Lunch became difficult. She would be sitting, usually with other members of the Debating Society, just digging nicely into a sandwich, when he would appear suddenly as though he’d come up through an unseen manhole. She then had the choice of barging out through the crowded cafeteria, sandwich half-eaten, or finishing her lunch with him standing behind her chair, everyone at the table acutely aware of him, the conversation stilting and dwindling. Her friends learned to spot him from a distance; they posted lookouts. “Here he comes,” they would whisper, helping her collect her belongings for the sprint they knew would follow.
Several times she got tired of running and turned to confront him. “What do you want?” she would ask, glowering belligerently down at him, almost clenching her fists; she felt like shaking him, hitting him.

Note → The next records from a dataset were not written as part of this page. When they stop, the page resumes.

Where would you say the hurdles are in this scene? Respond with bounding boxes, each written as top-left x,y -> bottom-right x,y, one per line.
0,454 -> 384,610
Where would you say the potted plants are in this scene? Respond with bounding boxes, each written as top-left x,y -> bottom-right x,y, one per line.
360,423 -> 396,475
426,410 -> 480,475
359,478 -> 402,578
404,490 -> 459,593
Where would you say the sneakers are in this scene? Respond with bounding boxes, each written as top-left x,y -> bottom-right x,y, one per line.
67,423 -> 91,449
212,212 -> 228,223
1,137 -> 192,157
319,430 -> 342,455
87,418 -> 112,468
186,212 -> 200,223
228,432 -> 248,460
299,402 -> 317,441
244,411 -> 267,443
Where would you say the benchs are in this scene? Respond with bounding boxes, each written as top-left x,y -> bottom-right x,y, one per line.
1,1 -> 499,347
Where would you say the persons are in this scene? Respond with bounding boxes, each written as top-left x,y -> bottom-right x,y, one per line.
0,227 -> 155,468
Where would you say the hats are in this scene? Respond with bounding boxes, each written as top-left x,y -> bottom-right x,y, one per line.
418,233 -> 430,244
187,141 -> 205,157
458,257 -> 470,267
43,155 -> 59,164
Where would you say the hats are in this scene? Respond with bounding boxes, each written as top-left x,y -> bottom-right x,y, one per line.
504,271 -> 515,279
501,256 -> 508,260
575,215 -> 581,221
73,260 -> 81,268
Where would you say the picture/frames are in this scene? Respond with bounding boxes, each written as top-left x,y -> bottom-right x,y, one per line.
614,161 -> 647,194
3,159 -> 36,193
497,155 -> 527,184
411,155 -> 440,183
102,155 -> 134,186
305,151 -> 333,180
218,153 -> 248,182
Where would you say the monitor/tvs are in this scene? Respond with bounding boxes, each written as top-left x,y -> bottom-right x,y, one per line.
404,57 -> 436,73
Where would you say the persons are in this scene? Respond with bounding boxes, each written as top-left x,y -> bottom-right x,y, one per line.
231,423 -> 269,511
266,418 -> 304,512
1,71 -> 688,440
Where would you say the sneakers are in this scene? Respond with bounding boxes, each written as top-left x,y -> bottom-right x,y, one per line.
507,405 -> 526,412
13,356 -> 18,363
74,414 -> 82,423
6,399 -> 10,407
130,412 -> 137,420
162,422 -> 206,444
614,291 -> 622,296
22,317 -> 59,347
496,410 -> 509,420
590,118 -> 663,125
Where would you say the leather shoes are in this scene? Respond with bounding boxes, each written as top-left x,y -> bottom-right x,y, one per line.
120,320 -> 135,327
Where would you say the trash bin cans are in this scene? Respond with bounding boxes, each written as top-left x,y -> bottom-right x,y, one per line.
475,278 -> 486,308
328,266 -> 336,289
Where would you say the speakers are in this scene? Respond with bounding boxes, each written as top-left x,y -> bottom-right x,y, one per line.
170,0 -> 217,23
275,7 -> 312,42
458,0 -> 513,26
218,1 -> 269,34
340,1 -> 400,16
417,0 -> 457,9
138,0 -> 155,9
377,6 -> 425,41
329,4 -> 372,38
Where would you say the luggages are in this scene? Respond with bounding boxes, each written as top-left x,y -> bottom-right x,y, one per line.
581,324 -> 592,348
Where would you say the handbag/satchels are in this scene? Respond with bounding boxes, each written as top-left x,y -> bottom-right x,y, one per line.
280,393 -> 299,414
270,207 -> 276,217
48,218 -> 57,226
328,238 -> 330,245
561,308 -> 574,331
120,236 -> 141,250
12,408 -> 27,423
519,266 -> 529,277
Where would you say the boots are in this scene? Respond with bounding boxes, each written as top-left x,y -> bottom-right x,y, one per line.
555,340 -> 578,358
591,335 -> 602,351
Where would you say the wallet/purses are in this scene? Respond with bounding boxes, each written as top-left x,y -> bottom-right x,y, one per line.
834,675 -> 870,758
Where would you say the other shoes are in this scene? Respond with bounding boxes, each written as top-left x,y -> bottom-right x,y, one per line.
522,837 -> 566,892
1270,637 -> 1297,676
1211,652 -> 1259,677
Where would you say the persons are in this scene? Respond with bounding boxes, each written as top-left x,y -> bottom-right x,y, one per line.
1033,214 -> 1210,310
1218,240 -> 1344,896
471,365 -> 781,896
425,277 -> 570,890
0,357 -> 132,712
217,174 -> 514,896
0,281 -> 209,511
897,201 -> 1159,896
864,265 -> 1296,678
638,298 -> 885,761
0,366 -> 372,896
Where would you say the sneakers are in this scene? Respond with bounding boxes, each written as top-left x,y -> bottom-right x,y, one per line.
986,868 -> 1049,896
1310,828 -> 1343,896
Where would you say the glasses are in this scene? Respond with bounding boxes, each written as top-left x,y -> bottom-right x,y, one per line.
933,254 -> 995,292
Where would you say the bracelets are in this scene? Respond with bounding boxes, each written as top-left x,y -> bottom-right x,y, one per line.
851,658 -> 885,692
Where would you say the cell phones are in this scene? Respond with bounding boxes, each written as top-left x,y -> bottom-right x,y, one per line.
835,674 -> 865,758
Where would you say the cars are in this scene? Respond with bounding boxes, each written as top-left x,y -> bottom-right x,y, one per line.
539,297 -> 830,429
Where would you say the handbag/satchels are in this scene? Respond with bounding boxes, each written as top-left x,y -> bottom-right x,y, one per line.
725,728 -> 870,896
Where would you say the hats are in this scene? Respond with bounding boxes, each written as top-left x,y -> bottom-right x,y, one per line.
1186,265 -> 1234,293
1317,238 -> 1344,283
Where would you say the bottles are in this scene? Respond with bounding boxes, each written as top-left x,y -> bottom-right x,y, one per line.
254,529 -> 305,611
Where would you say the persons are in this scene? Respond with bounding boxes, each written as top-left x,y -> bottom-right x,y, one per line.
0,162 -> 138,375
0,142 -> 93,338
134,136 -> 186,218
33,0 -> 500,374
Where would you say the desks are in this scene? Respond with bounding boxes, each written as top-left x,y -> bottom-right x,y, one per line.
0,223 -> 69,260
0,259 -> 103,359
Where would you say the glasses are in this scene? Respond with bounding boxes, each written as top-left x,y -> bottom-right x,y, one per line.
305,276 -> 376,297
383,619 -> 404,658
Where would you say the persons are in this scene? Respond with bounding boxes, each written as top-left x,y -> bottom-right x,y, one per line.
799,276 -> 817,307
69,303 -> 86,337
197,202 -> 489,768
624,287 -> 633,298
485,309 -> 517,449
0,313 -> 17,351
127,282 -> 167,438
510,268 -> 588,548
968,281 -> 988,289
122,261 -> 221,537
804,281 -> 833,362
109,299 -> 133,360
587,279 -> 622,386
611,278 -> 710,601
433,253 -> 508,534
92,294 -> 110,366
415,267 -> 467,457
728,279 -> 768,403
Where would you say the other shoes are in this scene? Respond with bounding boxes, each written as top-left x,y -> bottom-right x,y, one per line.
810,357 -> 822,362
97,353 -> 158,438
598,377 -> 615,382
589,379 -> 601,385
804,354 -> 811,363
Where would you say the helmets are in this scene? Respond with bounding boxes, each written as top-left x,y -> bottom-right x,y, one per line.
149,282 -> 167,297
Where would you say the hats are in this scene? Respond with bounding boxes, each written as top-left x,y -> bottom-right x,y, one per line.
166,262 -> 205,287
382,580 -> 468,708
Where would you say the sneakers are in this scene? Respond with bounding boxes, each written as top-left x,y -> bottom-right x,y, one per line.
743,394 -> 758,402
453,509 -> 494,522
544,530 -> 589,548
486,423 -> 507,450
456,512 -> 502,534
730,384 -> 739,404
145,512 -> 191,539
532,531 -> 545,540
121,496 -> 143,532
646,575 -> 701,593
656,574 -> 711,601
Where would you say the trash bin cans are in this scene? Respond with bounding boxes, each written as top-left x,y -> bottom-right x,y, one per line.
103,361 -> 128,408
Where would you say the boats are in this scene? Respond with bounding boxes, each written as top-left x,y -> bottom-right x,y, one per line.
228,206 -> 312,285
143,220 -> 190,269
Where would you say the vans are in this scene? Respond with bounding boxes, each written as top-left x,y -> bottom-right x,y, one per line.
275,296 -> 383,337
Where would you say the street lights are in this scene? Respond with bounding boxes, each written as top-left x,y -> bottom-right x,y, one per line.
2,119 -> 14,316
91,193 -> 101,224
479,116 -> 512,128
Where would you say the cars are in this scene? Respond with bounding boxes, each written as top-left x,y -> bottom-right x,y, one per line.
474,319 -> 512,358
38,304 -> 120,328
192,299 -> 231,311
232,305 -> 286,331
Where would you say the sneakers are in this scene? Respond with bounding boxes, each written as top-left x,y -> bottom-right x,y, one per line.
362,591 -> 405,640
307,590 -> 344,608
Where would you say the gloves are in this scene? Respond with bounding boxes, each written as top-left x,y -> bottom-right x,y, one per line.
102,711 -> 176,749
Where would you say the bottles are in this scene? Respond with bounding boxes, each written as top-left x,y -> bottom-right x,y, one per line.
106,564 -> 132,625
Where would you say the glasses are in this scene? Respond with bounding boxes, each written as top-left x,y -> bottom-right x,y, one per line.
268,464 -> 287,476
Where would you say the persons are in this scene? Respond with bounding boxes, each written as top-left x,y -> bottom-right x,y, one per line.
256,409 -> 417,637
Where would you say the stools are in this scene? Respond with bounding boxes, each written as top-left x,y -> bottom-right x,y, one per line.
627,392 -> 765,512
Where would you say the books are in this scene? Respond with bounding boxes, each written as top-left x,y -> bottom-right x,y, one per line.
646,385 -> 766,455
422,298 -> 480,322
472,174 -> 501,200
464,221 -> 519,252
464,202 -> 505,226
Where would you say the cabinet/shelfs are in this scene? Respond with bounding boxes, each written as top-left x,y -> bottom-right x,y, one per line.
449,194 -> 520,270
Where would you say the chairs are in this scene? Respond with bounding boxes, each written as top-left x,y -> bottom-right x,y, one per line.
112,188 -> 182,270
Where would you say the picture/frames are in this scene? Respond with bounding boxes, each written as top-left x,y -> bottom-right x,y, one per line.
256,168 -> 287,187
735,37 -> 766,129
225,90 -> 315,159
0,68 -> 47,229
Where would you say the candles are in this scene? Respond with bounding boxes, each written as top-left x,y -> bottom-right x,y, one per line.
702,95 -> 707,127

“I wish to talk with you.”
“Well, here I am,” she would say. “What do you want to talk about?”
But he would say nothing; he would stand in front of her, shifting his feet, smiling perhaps apologetically (though she could never pinpoint the exact tone of that smile, chewed lips stretched apart over the nicotine-yellowed teeth, rising at the corners, flesh held stiffly in place for an invisible photographer), his eyes jerking from one part of her face to another as though he saw her in fragments.
Annoying and tedious though it was, his pursuit of her had an odd result: mysterious in itself, it rendered her equally mysterious. No one had ever found Christine mysterious before. To her parents she was a beefy heavyweight, a plodder, lacking in flair, ordinary as bread. To her sisters she was the plain one, treated with an indulgence they did not give to each other: they did not fear her as a rival. To her male friends she was the one who could be relied on. She was helpful and a hard worker, always good for a game of tennis with the athletes among them. They invited her along to drink beer with them so they could get into the cleaner, more desirable Ladies and Escorts side of the beer parlour, taking it for granted she would buy her share of the rounds. In moments of stress they confided to her their problems with women. There was nothing devious about her and nothing interesting.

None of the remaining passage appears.